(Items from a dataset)
_ _ _ _ _
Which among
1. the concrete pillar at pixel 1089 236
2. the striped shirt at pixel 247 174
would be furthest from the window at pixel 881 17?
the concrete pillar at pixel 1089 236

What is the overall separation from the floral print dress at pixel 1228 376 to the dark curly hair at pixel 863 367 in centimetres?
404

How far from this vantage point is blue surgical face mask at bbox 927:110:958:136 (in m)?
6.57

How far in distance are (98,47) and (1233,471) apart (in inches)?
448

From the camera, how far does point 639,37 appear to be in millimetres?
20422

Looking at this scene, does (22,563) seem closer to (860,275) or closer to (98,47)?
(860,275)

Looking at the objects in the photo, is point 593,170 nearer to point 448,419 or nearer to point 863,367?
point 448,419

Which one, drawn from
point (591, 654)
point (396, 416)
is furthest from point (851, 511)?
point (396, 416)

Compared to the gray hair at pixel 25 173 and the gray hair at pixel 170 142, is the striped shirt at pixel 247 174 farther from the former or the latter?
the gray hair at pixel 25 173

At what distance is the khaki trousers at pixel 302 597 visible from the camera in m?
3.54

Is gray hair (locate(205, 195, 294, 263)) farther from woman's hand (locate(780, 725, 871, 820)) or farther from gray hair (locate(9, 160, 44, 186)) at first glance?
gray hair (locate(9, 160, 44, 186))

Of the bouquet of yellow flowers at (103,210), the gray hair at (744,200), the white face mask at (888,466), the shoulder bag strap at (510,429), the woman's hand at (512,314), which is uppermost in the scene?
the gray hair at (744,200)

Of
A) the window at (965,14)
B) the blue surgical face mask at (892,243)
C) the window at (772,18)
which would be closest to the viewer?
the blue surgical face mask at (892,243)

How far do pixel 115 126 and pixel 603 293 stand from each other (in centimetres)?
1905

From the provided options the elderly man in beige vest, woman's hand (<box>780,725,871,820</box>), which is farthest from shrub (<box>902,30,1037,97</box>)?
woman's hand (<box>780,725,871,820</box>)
_ _ _ _ _
## AIM
Please duplicate all of the rows above word for word.

## WRITTEN RESPONSE
Which among
1. the concrete pillar at pixel 1089 236
2. the striped shirt at pixel 247 174
would be furthest from the window at pixel 881 17?
the concrete pillar at pixel 1089 236

What is the overall separation from the floral print dress at pixel 1228 376 to the dark curly hair at pixel 863 367 in centimetres?
404

How far from this vantage point is blue surgical face mask at bbox 927:110:958:136 (in m)?
6.57

How far in distance are (98,47) and (1233,471) apart (in inches)?
448

From the camera, how far does point 639,37 appear to be in millimetres?
20422

Looking at this scene, does (22,563) seem closer to (860,275) or closer to (98,47)?
(860,275)

Looking at the objects in the photo, is point 593,170 nearer to point 448,419 or nearer to point 863,367?
point 448,419

Which one, drawn from
point (591, 654)
point (396, 416)
is furthest from point (851, 511)?
point (396, 416)

Compared to the gray hair at pixel 25 173 and the gray hair at pixel 170 142, is the striped shirt at pixel 247 174 farther from the former or the latter?
the gray hair at pixel 25 173

At what distance is the khaki trousers at pixel 302 597 visible from the camera in m?
3.54

Is gray hair (locate(205, 195, 294, 263)) farther from woman's hand (locate(780, 725, 871, 820)) or farther from gray hair (locate(9, 160, 44, 186)) at first glance?
gray hair (locate(9, 160, 44, 186))

Of the bouquet of yellow flowers at (103,210), the gray hair at (744,200), the white face mask at (888,466), the shoulder bag strap at (510,429), the woman's hand at (512,314), which is uppermost in the scene?
the gray hair at (744,200)

Of
A) the window at (965,14)
B) the blue surgical face mask at (892,243)
C) the window at (772,18)
which would be closest to the viewer?
the blue surgical face mask at (892,243)

How far do pixel 115 126 and pixel 603 293 stand from each other (in centimetres)?
1905

From the provided options the elderly man in beige vest, woman's hand (<box>780,725,871,820</box>), which is farthest from shrub (<box>902,30,1037,97</box>)?
woman's hand (<box>780,725,871,820</box>)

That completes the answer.